Formes et degrés de servitude

Nous avons tellement l’habitude d’entendre dire et de nous dire à nous-mêmes que nous vivons dans des sociétés démocratiques et que nous sommes libres, qu’il est inenvisageable, pour beaucoup d’entre nous, que nous soyons dans une certaine mesure des esclaves. Les esclaves, ce sont les Noirs qui ont été déportés en Amérique pour qu’eux-mêmes et leurs descendants deviennent la propriété des Blancs et travaillent dans les mines et les plantations de tabac, de coton et de cannes à sucre, en étant traités comme des bêtes de somme, en mourant parfois d’épuisement et de faim, en subissant de mauvais traitements et des châtiments corporels très brutaux, en étant parfois mutilés ou exécutés pour un oui ou pour un non, et en n’ayant pas le droit de posséder des armes et de s’entraîner au combat, afin qu’ils ne puissent pas et ne sachent pas se défendre. Ce serait donc minimiser l’esclavage des Noirs d’oser nous comparer aux esclaves noirs, surtout si nous sommes des Blancs.

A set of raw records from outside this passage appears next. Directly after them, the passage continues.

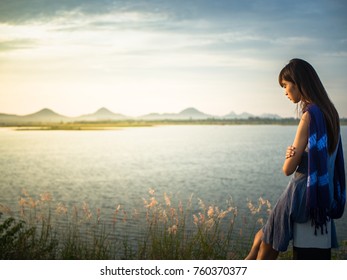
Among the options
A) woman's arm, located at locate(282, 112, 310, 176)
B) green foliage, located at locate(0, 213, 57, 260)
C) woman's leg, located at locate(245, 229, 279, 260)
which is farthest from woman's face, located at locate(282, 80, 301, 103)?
green foliage, located at locate(0, 213, 57, 260)

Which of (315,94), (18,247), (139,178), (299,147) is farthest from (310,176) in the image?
Result: (139,178)

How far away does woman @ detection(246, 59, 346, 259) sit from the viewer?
227cm

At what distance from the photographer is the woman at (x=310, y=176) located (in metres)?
2.27

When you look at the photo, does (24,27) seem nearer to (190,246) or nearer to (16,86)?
(190,246)

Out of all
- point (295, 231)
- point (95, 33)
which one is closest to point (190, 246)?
point (295, 231)

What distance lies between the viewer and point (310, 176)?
7.47ft

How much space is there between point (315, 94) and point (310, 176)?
0.40m

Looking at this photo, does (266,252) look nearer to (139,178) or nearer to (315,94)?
(315,94)

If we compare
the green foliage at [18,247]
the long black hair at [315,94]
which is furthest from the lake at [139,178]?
the long black hair at [315,94]

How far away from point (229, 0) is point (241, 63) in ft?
29.1

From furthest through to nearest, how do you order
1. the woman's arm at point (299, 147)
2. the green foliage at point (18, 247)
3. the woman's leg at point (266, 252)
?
the green foliage at point (18, 247), the woman's leg at point (266, 252), the woman's arm at point (299, 147)

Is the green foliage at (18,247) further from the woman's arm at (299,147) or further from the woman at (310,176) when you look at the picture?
the woman's arm at (299,147)

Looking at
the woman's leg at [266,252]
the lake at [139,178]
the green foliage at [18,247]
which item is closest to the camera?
the woman's leg at [266,252]
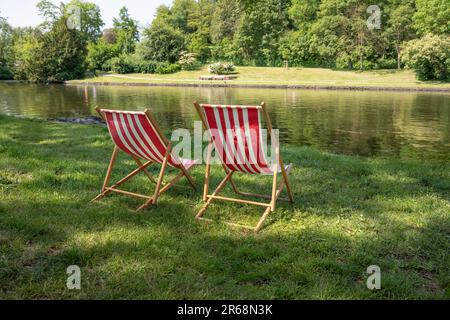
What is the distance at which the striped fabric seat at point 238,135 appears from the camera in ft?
12.4

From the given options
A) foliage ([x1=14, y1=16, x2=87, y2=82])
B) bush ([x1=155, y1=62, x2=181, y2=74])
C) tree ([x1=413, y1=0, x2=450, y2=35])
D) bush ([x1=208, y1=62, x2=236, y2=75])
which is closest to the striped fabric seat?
tree ([x1=413, y1=0, x2=450, y2=35])

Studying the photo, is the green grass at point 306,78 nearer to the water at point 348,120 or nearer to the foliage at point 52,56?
the foliage at point 52,56

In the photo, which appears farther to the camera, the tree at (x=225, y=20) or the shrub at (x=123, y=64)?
the tree at (x=225, y=20)

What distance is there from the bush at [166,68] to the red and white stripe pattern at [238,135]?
156 ft

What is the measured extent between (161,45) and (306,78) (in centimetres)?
2093

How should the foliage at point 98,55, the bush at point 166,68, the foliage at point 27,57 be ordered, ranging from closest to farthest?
1. the foliage at point 27,57
2. the bush at point 166,68
3. the foliage at point 98,55

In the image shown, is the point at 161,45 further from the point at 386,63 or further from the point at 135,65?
the point at 386,63

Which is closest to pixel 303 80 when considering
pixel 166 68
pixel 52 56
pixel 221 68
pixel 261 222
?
pixel 221 68

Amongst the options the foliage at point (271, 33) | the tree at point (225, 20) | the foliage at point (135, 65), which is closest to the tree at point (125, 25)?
the foliage at point (271, 33)

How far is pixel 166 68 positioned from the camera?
49.8m

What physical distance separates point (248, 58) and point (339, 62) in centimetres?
1366

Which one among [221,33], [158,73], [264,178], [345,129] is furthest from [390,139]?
[221,33]

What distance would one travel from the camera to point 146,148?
4.27 m
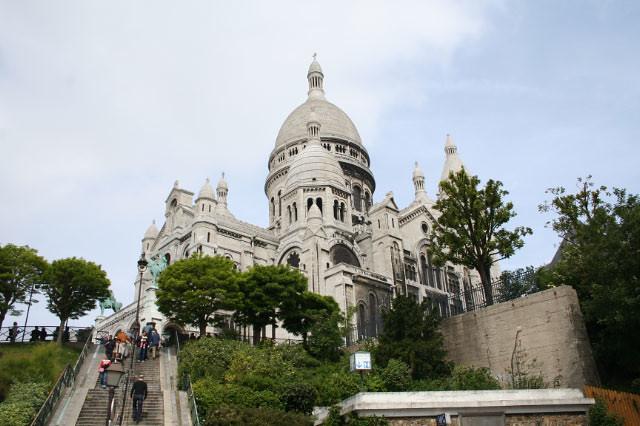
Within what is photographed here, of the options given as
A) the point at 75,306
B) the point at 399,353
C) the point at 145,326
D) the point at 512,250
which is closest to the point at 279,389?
the point at 399,353

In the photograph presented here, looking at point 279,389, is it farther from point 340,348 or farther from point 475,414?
point 340,348

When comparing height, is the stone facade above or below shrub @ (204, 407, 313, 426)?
above

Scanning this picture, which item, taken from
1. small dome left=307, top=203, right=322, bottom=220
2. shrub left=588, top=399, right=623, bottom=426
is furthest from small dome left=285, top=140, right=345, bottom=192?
shrub left=588, top=399, right=623, bottom=426

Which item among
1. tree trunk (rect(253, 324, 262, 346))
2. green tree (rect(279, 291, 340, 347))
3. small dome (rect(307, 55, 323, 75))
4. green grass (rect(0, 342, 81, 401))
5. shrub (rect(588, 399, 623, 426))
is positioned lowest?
shrub (rect(588, 399, 623, 426))

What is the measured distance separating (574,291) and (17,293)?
3095cm

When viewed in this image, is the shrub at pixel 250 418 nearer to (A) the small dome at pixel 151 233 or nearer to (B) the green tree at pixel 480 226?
(B) the green tree at pixel 480 226

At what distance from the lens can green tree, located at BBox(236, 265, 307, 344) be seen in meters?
33.5

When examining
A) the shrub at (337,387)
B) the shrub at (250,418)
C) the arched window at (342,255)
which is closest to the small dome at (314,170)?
the arched window at (342,255)

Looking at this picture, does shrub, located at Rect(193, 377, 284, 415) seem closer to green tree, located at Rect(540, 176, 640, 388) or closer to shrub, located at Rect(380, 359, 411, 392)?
shrub, located at Rect(380, 359, 411, 392)

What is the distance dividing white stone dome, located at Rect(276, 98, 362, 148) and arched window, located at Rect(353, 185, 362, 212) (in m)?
7.00

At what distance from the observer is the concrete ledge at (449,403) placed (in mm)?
17484

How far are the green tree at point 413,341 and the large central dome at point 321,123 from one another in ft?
160

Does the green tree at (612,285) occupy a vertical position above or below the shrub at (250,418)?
above

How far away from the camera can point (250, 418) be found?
59.2 feet
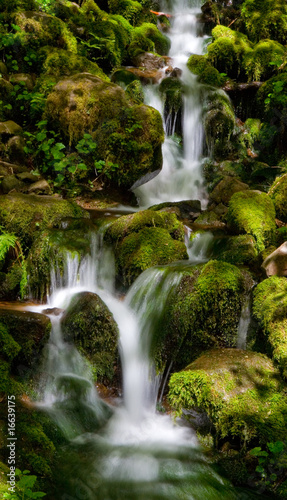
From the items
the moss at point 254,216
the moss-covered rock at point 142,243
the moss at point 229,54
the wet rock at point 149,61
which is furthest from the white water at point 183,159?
the moss-covered rock at point 142,243

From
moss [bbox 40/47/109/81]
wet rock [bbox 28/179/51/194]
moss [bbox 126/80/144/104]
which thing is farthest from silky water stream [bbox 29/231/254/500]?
moss [bbox 126/80/144/104]

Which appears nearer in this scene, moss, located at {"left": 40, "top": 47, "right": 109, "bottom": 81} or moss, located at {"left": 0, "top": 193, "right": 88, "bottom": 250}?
moss, located at {"left": 0, "top": 193, "right": 88, "bottom": 250}

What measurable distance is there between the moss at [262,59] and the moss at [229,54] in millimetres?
278

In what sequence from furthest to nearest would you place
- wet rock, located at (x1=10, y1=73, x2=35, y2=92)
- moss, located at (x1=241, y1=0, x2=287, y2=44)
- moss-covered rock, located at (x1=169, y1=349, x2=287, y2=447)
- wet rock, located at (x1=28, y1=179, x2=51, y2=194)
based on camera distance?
moss, located at (x1=241, y1=0, x2=287, y2=44), wet rock, located at (x1=10, y1=73, x2=35, y2=92), wet rock, located at (x1=28, y1=179, x2=51, y2=194), moss-covered rock, located at (x1=169, y1=349, x2=287, y2=447)

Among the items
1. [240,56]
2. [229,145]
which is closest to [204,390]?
[229,145]

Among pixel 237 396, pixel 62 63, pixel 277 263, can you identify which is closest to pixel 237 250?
Answer: pixel 277 263

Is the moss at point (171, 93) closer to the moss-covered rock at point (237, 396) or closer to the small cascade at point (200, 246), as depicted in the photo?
the small cascade at point (200, 246)

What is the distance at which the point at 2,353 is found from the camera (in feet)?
12.4

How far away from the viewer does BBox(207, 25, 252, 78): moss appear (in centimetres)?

Il est vrai que nous n’avons pas été enlevés de notre pays pour servir des maîtres qui se trouvent à des milliers de kilomètres ; que nous et nos enfants ne sommes pas la propriété de nos employeurs, qui ne peuvent pas nous garder ou nous vendre ensemble ou séparément, selon leurs intérêts ou leurs caprices ; que nous pouvons changer d’emploi, d’employeur ou de profession ; que nous recevons un salaire en échange de notre travail ; que nous pouvons acheter des choses qui nous appartiennent en propre, comme de la nourriture, des vêtements, une maison ou un condominium et peut-être aussi un chalet, une voiture, une bicyclette, des vêtements, un chien ou un chat, des livres, un ordinateur et un téléphone mobile ; que nous pouvons déménager, voyager et même émigrer ; et que nous pouvons voter pour choisir ceux qui nous représenteront au Parlement et qui nous gouverneront pendant quelques années ; etc. Il serait donc exagéré de dire que nous sommes des esclaves.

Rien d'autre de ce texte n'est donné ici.